▶ TEXTO DE LECTURA:
■ ■ ■
La equinoterapia ayuda a personas aquejadas de muy diversas discapacidades, como parálisis cerebral, síndrome de Down y secuelas de traumatismos craneoencefálicos y esclerosis múltiple. A lo largo de los 15 años siguientes se formó la Fundación Crines al Viento A.C., dirigida por Iliana Huerta, y la Federación Mexicana de Terapias Ecuestres, de la que Lola es socia fundadora. En ese tiempo vio cómo niños con síndrome de Down, autismo, retraso mental, problemas de lenguaje y discapacidades motoras lograban caminar cuando antes no podían estar de pie sin ayuda. Otros chicos que no podían sostenerse lograban incorporarse para comer o bañarse. “Son cosas que no asimilas hasta que los padres te lo agradecen, porque para ellos es extraordinario que sus hijos coman solos”, dice Lola.
En 2012 se fundó la asociación Amigos de Ayapango A.C. en el pueblo donde vivían los abuelos de la veterinaria. Tan sólo en la cabecera municipal, donde residen unas 2,000 personas, Lola identificó a unos 50 niños y jóvenes discapacitados que no tenían acceso a ninguna terapia.
“Pensé que debía conseguir caballos para practicar allí la equinoterapia”, dice. Después de muchas gestiones y trámites, el 10 de enero de 2013 logró que el Estado Mayor Presidencial le donara dos caballos, a los que decidieron llamar “Sargento” y “Coronel”. “Los caballos más aptos para la equinoterapia deben tener lomo largo, ser mansos y poder juntar las patas traseras con las delanteras”, explica Lola.
Tras adiestrar a los animales con ayuda de su esposo, estaba lista para ofrecer equinoterapia en un terreno del centro de Ayapango que su abuelo le heredó. “No fue fácil convencer a la gente de que no pertenecemos a ningún grupo político ni religioso y que tampoco tenemos fines de lucro”. Las terapias a caballo son gratuitas, y los gastos de mantenimiento, comida, equipo y cuidado de los animales corren por cuenta de Lola y su familia. “Ayudar es una forma de agradecer lo que Dios nos ha dado”, dice.
■ ■ ■
▶ DATOS MOSTRADOS:
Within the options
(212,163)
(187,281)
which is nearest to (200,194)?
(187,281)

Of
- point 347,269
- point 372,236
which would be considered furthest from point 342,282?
■ ■ ■
▶ TAREA: Transcribe del texto sobre la equinoterapia el fragmento que va de "En 2012 se fundó" a "a ninguna terapia.", ambos incluidos.

▶ RESPUESTA:
En 2012 se fundó la asociación Amigos de Ayapango A.C. en el pueblo donde vivían los abuelos de la veterinaria. Tan sólo en la cabecera municipal, donde residen unas 2,000 personas, Lola identificó a unos 50 niños y jóvenes discapacitados que no tenían acceso a ninguna terapia.